Celestron Travelscope 70

How did I get it? A few months ago, I went down to our local telescope shop to look into making a purchase, and quickly became overwhelmed. So I employed that tried and true tactic of asking an expert for help. It turned out the man behind the overly-cluttered counter in the even-more-cluttered shop was just such an expert, having spent more time looking through telescopes than I’ve spent breathing, so I told him:

  • I was looking to buy a telescope for the upcoming birthday of my currently-space-mad-but-who-knows-what-he’ll-be-interested-in-by-Christmas almost-five-year-old.
  • I wanted something good enough to expand and encourage him.
  • I didn’t want to spend an enormous amount of money.
  • We live on the ground floor of an apartment building, overlooked on all sides by very nearby apartment buildings, with no roof terrace, in the middle of a light-polluted city, and we don’t own a car.
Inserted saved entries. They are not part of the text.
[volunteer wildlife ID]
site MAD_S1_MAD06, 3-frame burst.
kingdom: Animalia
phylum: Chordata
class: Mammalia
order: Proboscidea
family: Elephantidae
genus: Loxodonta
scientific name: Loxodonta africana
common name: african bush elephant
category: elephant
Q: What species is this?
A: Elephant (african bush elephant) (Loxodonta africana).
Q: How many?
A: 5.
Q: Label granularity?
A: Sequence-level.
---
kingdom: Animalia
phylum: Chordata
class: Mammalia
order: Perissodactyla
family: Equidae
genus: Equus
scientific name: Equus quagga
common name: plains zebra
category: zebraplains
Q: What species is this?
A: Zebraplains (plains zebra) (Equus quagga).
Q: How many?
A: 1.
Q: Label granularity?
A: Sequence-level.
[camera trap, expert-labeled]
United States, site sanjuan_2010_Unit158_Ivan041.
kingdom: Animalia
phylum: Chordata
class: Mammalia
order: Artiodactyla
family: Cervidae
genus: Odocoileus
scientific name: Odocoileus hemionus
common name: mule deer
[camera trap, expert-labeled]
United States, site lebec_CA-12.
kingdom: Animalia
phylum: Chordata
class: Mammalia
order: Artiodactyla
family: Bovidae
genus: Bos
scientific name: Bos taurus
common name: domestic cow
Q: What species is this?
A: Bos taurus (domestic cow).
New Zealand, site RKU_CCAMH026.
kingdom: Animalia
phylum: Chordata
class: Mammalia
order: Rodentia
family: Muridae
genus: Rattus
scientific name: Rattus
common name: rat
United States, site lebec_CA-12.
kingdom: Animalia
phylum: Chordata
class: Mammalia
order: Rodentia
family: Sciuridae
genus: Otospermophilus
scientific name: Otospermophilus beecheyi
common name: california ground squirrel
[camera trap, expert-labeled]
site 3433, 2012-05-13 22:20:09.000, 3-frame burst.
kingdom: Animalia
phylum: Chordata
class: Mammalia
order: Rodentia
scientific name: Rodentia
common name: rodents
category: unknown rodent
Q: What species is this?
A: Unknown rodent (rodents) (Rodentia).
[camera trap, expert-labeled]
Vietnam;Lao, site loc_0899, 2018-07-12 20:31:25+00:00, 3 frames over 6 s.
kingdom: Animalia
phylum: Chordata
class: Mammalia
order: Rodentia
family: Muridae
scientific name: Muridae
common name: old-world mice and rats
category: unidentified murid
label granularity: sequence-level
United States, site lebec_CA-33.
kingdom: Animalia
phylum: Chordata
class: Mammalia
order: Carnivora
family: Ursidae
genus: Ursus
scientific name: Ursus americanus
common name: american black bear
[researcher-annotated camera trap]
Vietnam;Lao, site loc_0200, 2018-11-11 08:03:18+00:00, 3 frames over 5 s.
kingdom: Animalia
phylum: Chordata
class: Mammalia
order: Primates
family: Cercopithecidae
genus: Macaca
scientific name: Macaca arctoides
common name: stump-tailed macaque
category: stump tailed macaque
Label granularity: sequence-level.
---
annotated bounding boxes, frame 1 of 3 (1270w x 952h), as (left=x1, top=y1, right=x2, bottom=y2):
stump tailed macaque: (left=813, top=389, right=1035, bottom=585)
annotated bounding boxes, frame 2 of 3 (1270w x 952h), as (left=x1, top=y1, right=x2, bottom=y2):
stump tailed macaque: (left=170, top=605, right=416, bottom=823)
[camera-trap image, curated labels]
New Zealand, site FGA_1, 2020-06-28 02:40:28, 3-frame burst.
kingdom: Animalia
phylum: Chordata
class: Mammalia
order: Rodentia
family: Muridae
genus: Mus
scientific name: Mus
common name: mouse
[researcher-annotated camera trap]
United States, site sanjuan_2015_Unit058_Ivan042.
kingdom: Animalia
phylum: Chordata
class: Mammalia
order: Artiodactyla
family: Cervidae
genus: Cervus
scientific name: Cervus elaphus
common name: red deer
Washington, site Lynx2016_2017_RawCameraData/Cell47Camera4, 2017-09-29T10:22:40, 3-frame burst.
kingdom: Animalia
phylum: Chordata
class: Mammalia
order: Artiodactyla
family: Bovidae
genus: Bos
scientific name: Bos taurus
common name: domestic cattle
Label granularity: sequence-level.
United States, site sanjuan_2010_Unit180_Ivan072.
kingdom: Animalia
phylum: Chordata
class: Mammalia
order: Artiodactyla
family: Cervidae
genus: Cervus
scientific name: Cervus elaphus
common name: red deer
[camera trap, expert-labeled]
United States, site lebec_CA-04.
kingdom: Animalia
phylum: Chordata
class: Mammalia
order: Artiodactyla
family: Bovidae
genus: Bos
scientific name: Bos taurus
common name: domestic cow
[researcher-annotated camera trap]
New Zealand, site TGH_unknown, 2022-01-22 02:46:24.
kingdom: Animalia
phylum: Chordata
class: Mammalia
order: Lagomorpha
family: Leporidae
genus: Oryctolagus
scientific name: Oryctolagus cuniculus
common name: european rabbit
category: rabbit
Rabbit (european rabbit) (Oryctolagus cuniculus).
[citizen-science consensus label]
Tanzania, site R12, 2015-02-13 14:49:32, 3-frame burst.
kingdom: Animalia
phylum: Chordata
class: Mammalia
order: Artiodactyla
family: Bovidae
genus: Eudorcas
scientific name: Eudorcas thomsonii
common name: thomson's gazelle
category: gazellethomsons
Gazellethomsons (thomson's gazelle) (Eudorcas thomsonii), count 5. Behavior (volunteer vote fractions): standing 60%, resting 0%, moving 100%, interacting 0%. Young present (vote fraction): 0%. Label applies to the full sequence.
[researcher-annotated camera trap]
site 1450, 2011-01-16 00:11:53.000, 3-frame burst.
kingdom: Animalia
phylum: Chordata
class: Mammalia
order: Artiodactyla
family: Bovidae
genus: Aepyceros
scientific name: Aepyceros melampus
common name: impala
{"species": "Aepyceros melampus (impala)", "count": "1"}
Without hesitation, he told me I should buy the celestron travelscope 70. Then I employed that tried and true tactic of not believing him until I’d done some research on the internet, after which I went back to the shop and bought the celestron travelscope 70, and I couldn’t be happier.

When, Where, and How Often Do I Use It? We use it weekly at present, except when the PSI is so high that the entire city looks like a post-apocalyptic war zone. Sometimes we set it up on the balcony to squint at the tiny window of sky we can actually see from home. Other times we carry it to the local park.

P hikes his own telescope up the nearest ridge.

P hikes his own telescope up the nearest ridge for an after-school stargazing picnic.

We’ve taken it on two holidays, and we also take it on any expedition where we think we might want to look at far away things up close. If you’re in Singapore, you can try taking yours to the Science Centre Observatory on Friday nights, from about 7:30-10pm (slightly variable). An enthusiastic and dedicated band of volunteers will be happy to help you out with your sky gazing using either their own, personal telescopes or the big one belonging to the observatory – for free.

Good points: It’s portable. It’s very portable. And if it wasn’t portable, we would never, ever use it, so that’s definitely key for us. We have managed to take it with us by bus, car, MRT, foot-scooter, stroller, motor boat, aeroplane, and cable car, and even the five-year-old can carry it easily on his back. Not only that, but it actually works (we heard the toy telescopes didn’t share this virtue). We can see stars and the craters of the moon, have found Venus (we’re pretty sure) and possibly also Jupiter (unconfirmed), and this is about the extent of our astronomy for now. I also like it because it’s adaptable – we can always expand its functions later on by fitting different filters and eyepieces.

It comes bundled with everything you need (including the carry bag) to get started with a quick, no-tool setup, which obviously suits the attention span of a young child and those shopping with young children in stores which sell delicate, enormously expensive, but incredibly interesting equipment. It’s rugged enough to withstand at least some accidental knock-downs onto concrete surfaces (guess how I know), and on top of all of that, it delivers images right-way-up, so that when astronomy loses its allure it can still come with us to the zoo, the shipping docks, the wetlands, the scenic hiking trail, and the voyeurs anonymous group I attend each Thursday evening at various undisclosed locations around Singapore (no I don’t).

Drawbacks: The tripod deserves at least some of the criticism it gets, having been optimised for cost and packing weight rather than stability or function. That said, it isn’t as bad as some make out, either. Weighting the tripod was a good tip I picked up from a review site (Amazon? the suggestion was a couple of rocks in the carry bag hung between the legs), and changing to a different tripod is another worthwhile consideration. We manage to make it work well enough at our level, which, as stated above, mainly involves casual star and moon gazing.

The biggest problem for us is that it’s best for horizontal viewing. To say that this is a pain in the neck on those occasions when the moon is almost directly overhead between sundown and children’s bedtime would be both accurate and a terrible pun. On the other hand, the horizontal view is absolutely great for all those non-astronomy purposes.

Do I recommend it? If you’re the type of hard-core astronomy geek who regards the celestron brand as being “pretty decent, for a mass-produced range” (like the wizened old gentleman who sold ours to us but prefers to custom-make his own), I would consult a hard-core astronomy geek, rather than take my advice. But if you want an affordable, versatile, and above all portable instrument to get your family started, this is definitely a good option.

You can find out more about the celestron travelscope 70 at their website. (Celestron recommends it for thirteen years and over, but I think you can come down a bit there.)

Disclosure: The only reward I’m getting for this is the smug sense of self-satisfaction that comes from dispensing one’s unsolicited advice.